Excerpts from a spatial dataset
━━━
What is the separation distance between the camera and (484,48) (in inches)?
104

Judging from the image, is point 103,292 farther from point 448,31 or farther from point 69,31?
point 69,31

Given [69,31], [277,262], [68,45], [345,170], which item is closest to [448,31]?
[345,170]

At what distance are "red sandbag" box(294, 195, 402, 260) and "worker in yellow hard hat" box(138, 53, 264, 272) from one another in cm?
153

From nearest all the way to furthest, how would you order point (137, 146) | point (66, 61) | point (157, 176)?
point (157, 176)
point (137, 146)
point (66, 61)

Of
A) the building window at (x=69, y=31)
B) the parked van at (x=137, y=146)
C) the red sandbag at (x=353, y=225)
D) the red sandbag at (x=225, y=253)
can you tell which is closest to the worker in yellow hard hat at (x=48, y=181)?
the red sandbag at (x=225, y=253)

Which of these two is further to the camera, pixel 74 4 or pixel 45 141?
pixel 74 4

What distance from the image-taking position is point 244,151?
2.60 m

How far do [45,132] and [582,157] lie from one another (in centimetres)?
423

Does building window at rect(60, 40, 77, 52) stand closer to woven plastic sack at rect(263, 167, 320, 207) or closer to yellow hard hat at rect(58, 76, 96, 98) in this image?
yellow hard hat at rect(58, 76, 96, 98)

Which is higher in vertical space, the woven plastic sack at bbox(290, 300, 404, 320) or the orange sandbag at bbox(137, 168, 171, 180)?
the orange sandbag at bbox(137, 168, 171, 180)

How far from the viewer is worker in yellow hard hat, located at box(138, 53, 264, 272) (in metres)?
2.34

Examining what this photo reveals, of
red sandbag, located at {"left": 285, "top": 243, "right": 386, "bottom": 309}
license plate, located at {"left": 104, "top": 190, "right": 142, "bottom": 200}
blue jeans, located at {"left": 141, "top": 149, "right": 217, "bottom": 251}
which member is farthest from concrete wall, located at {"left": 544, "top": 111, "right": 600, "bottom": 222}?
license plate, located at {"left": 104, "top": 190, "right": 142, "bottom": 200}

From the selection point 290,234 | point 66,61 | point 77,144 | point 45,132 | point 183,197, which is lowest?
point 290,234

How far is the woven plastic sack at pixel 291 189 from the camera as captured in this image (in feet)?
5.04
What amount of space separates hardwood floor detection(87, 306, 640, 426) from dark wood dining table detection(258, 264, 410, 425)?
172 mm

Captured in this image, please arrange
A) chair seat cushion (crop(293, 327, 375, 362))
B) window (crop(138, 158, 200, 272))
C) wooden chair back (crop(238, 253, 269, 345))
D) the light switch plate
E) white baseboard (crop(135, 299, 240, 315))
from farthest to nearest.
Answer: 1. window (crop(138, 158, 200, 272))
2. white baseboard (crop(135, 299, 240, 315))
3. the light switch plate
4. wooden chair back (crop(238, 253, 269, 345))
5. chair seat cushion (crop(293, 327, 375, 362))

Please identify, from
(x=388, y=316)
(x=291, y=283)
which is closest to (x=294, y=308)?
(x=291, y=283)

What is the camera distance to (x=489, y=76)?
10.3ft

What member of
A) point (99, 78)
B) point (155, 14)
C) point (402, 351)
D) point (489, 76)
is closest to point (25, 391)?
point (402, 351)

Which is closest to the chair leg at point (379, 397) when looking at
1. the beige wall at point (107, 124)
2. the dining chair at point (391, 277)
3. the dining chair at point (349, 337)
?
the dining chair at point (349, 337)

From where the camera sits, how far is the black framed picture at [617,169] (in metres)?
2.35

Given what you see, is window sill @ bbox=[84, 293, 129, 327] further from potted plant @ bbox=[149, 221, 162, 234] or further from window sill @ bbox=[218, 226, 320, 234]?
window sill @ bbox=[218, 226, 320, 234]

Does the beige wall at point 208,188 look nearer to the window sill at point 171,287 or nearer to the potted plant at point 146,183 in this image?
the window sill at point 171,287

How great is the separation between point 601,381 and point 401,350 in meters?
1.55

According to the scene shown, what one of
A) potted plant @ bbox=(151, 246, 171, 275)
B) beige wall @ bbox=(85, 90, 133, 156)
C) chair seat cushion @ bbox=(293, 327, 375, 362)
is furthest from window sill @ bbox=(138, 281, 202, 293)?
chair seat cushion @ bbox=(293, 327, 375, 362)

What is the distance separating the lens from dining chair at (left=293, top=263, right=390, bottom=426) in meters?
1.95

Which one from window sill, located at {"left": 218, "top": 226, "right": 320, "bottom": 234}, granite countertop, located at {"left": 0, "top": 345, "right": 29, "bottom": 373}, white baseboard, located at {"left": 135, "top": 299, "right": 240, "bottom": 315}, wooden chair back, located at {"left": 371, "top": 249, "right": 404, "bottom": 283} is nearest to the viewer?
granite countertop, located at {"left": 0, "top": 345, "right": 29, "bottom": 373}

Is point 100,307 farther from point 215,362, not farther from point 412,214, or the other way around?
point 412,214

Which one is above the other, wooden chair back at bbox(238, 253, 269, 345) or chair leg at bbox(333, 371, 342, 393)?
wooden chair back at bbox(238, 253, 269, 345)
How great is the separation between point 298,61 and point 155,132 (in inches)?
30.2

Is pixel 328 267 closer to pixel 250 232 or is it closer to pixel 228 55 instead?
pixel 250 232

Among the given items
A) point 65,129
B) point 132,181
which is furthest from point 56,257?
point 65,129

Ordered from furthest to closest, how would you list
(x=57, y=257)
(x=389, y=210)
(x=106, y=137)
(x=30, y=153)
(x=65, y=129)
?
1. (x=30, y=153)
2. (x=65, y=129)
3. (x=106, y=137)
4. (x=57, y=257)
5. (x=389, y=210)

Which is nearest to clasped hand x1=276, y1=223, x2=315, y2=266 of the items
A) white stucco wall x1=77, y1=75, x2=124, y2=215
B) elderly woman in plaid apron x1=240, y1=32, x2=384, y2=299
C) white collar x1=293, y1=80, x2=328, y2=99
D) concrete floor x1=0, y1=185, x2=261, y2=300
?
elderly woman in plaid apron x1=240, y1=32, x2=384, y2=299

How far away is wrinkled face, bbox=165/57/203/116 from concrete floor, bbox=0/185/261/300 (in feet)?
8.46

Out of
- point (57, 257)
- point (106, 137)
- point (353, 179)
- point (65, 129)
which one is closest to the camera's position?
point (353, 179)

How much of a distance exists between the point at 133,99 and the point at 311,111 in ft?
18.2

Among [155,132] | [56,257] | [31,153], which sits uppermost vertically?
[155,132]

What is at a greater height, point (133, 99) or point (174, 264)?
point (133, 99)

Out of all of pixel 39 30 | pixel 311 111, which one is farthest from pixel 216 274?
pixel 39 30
━━━
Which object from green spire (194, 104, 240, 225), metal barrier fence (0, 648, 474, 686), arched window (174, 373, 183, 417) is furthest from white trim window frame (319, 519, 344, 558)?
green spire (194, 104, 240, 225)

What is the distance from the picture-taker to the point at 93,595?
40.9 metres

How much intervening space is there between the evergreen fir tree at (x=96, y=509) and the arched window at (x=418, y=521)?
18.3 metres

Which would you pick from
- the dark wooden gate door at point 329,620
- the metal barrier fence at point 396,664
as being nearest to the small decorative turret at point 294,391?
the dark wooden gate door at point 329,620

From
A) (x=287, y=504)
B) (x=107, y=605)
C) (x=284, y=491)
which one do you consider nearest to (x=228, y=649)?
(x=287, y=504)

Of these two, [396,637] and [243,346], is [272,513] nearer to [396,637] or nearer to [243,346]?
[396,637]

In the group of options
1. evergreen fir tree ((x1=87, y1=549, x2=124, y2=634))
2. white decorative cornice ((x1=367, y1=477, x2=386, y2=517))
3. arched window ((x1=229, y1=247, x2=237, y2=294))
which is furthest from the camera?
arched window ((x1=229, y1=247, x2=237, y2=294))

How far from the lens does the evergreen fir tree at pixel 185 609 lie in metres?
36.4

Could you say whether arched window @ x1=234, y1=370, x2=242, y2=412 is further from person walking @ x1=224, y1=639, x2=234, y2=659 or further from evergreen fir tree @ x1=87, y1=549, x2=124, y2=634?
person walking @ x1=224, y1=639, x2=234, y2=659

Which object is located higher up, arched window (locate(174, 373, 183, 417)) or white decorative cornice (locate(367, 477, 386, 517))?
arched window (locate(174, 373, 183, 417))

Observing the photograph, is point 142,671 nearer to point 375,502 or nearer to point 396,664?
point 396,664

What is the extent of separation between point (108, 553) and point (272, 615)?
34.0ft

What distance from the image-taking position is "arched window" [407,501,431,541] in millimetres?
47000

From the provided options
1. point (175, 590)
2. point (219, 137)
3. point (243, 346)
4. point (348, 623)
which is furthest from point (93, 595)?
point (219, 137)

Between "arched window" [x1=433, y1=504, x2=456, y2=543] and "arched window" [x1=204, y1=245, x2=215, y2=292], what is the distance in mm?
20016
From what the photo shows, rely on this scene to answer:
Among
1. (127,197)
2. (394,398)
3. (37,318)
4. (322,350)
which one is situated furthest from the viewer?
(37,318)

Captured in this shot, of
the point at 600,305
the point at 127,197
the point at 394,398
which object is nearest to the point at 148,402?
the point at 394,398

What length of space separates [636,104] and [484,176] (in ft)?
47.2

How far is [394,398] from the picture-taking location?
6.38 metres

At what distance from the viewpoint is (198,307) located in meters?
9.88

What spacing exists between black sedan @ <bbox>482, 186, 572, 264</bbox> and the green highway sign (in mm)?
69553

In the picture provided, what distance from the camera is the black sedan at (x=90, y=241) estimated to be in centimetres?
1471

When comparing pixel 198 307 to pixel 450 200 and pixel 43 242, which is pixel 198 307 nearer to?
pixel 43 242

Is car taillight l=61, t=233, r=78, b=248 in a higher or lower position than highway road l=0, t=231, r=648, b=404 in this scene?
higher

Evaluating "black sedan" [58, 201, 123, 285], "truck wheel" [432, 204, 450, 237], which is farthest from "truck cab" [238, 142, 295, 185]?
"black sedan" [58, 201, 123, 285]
━━━
• PROMPT: Locate every line of the data above that contains the string "farther", matching case exactly, and copy each of those lines in full.

• OUTPUT OF THE TASK:
Judging from the image, is point 103,292 farther from point 448,31 or farther from point 69,31?
Is point 100,307 farther from point 215,362, not farther from point 412,214, or the other way around?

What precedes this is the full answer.